Hayatımızı anlamlandıran, manadır. Ancak ülkülerin peşinden gidebilmek için de maddiyata ihtiyaç vardır. Türk’ün Kızıl Elması, Nizamı Alem için verdiği mücadele yani hayatımızın yönünü belirleyen en önemli unsur mana boyutuydu. Bütün bu hedeflere ulaşabilmek için de mananın el verdiği ölçüde maddiyata ihtiyaç vardır. Bu anlamda da hedefe ulaşmak için her yol mubahtır, anlayışı bizim geleneksel anlayışımızda yoktur. Ancak birçok ayette, ibret almaz mısınız gibi kıstasların yanında akletmez misiniz, düşününüz gibi yaklaşımların birçok yerde ifade edildiği görülür. İnsanın aklını kullanması ise kişinin madde boyutuyla ilgilidir. Bilgiye ulaşmanın birer aracı olarak aklı görmektedir. Akıl bu anlamda da kişinin maddiyetını şekillendirmektedir.

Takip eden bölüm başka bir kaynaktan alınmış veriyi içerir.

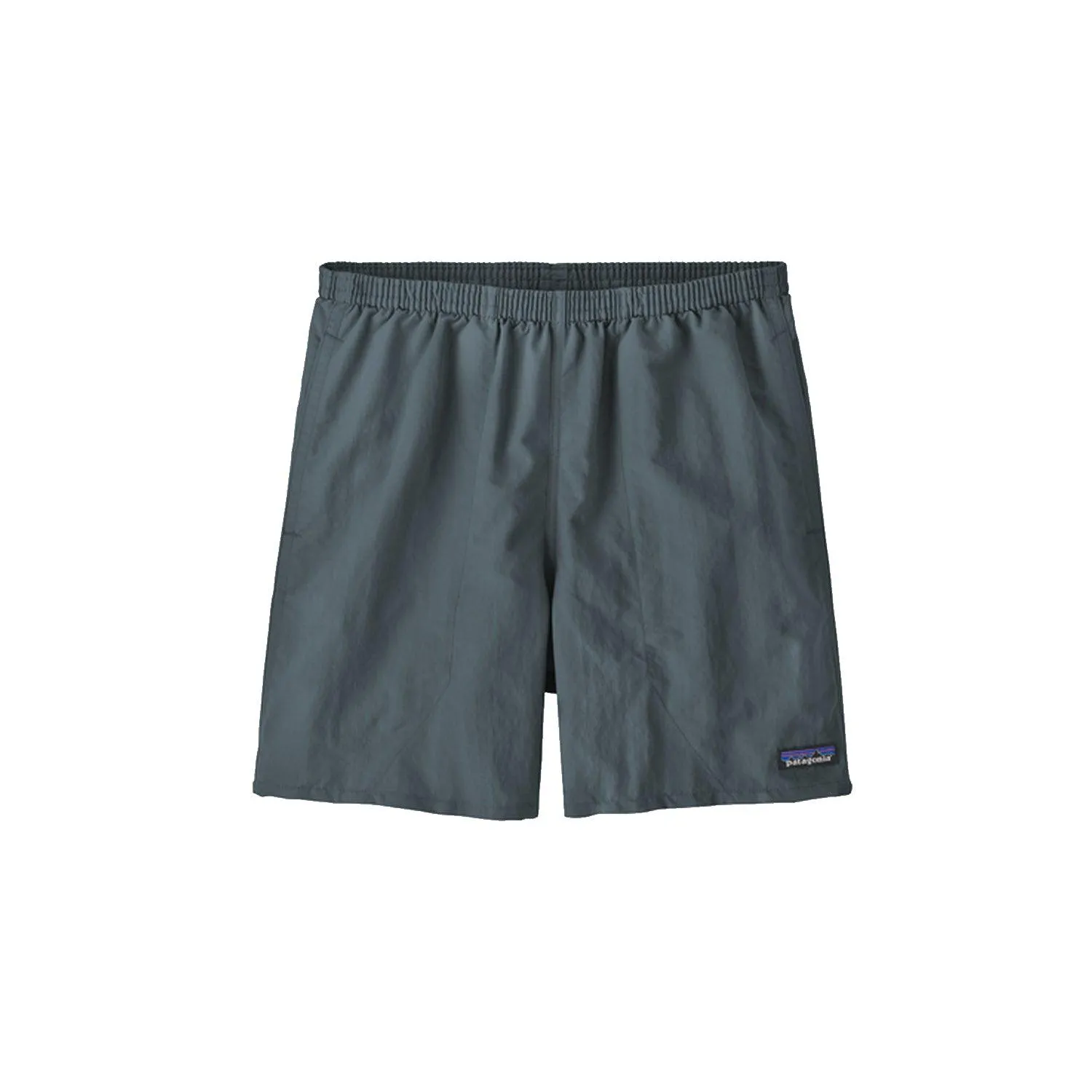 M'S Baggies Shorts 5" - PLUME GREY sold by Stomping Ground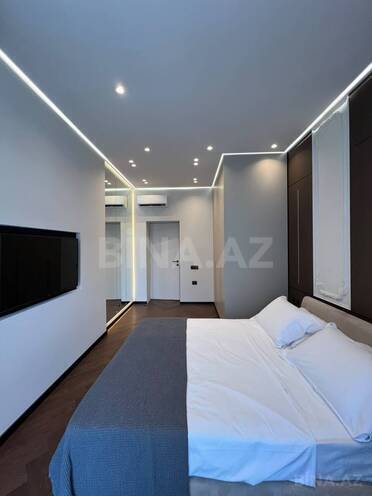 Продается 2-комн. новостройка 63 м², м. Нариман Нариманов, photo 7 from 12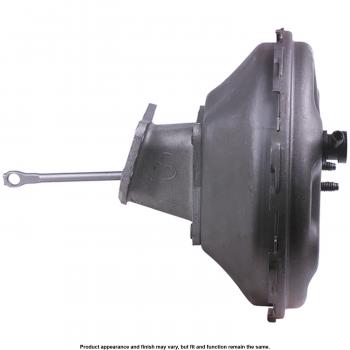1973 Pontiac GTO Power Brake Booster A1 Cardone 5471103 image 2 of 4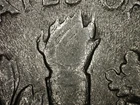 1970-D Roosevelt Dime FS-901 Proof-Style Reverse of 1968, High Relief Flame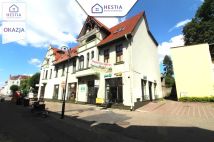 kamienica, 20 pokoi Czaplinek, ul. gen. Władysława Sikorskiego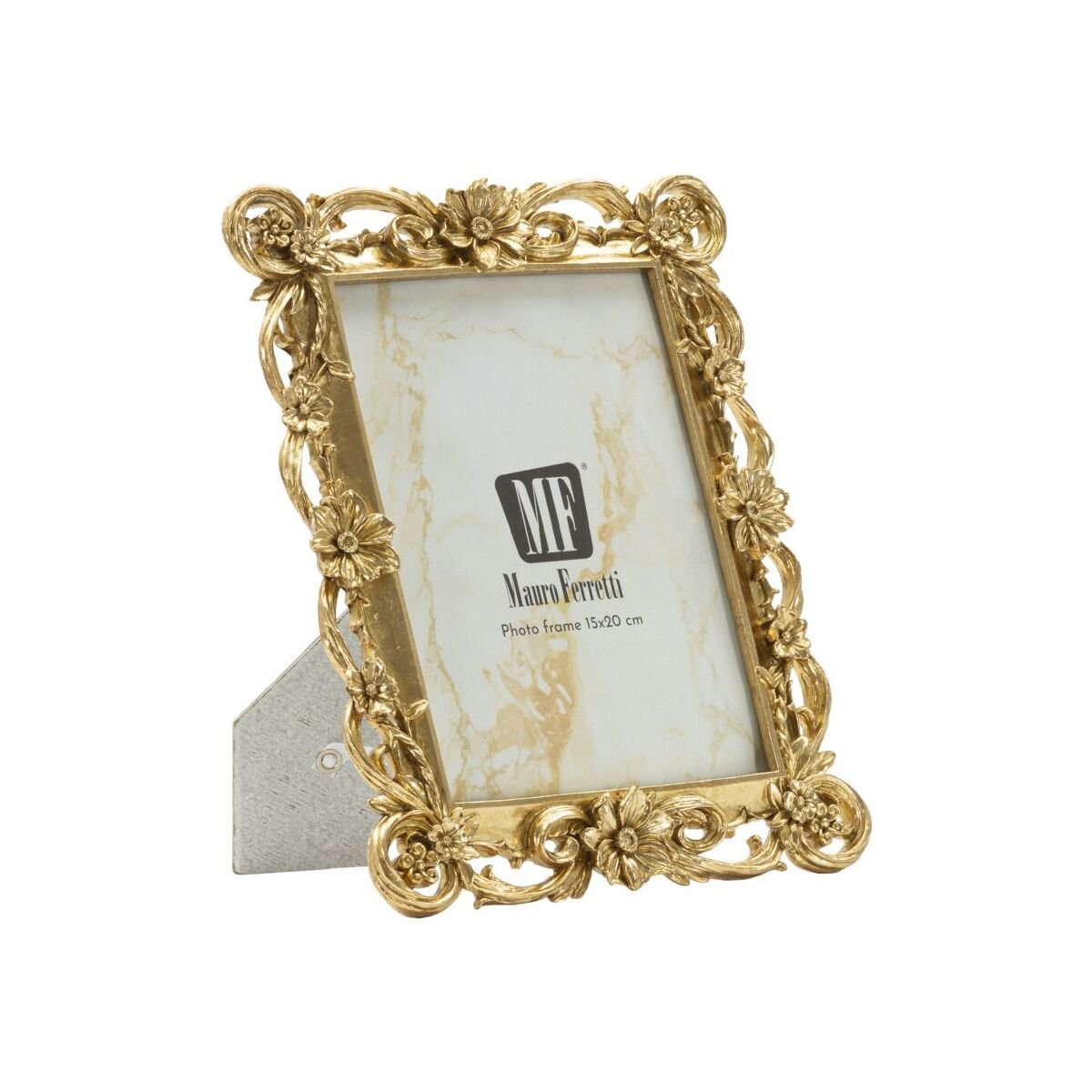 Klassikaline Pildiraam 21,8×1,8×27,4 cm (sisemine mõõt 15×20 cm)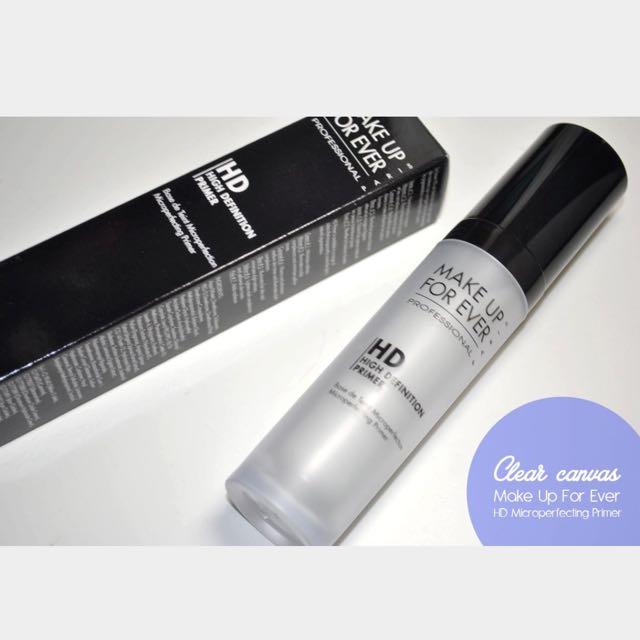 Makeup Forever Hd Microperfecting - Makeup Forever Hd Microperfecting Primer Makeup Forever Hd Microperfecting - Makeup Forever Hd Microperfecting Primer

İnsan, kalp ve akıldan oluşur. Kalp, maneviyata, akıl ise maddiyata hitap eder. Bizim medeniyetimiz kalbin emrinde olan akıl ile kurulmuş ve geliştirilmiştir. İnsandaki kalp ve akıl arasındaki bütünlük, önce insanı, sonrada içinde bulunduğu toplumu medeniyete doğru sürüklemektedir.
İnsanı göz ardı eden, bireyi şahsiyet olarak ortadan kaldıran bütün sistemler zaman içerisinde yok olmaya mahkûmdur. Medeniyette, insanın kalp ile aklı arasındaki bir bütünlüğün ürünü olarak ortaya çıktığına göre, yeni bir medeniyet ortaya koyacak isek, önce insanı ele almak ve buradan yola çıkarak bir toplum tasavvuru oluşturabiliriz. Ülkülerin yerini ihtiraslara, vefa ve dostluğun yerinin gurur ve kibrin aldığı, sevgi ve dayanışmanın yerini çıkar ortaklıklarının yer aldığı bir toplumdan kâmil manada bir medeniyet çıkartmak mümkün değildir. Yukarıda izah ettiğimiz Medine, aslında bir toplumun nasıl birbirine bağlandığının, nasıl birbiriyle kardeş olduklarının, nasıl inandıkları için yerlerini ve yurtlarını terk ettiklerinin, kısaca hem bireysel hem de kolektif imanın nasıl olması gerektiğinin en güzel örneğidir.
Birey için, liyakat, fedakârlık, feraset ve ihlas; toplum için sevgi, dayanışma, fedakârlık, dostluk, muhabbet, şuur ve ülkü gerekir. Liyakat ve ihlası olmayan bireyden, sevgi, dostluk ve dayanışmanın olmadığı bir toplumdan medeniyet çıkmaz. Bunlara sahip olmayanın da bir medeniyet iddiası içerisinde olması boş bir gürültüden ibarettir.
Büyük medeniyetler de yine Rahmetli Nevzat Kösoğlu Hocamızın bize anlattığı şekliyle, medeniyetler kolektif imanın ürünüdür. Kolektif imanın büyüklüğü ve şiddeti ne ise, ortaya konulan medeniyetin büyüklüğü de onunla doğru orantılıdır.
Bu vesileyle yakın zamanda aramızdan ayrılan Değerli Büyüğümüz Nevzat Kösoğlu’nu bir kez daha rahmetle anıyoruz.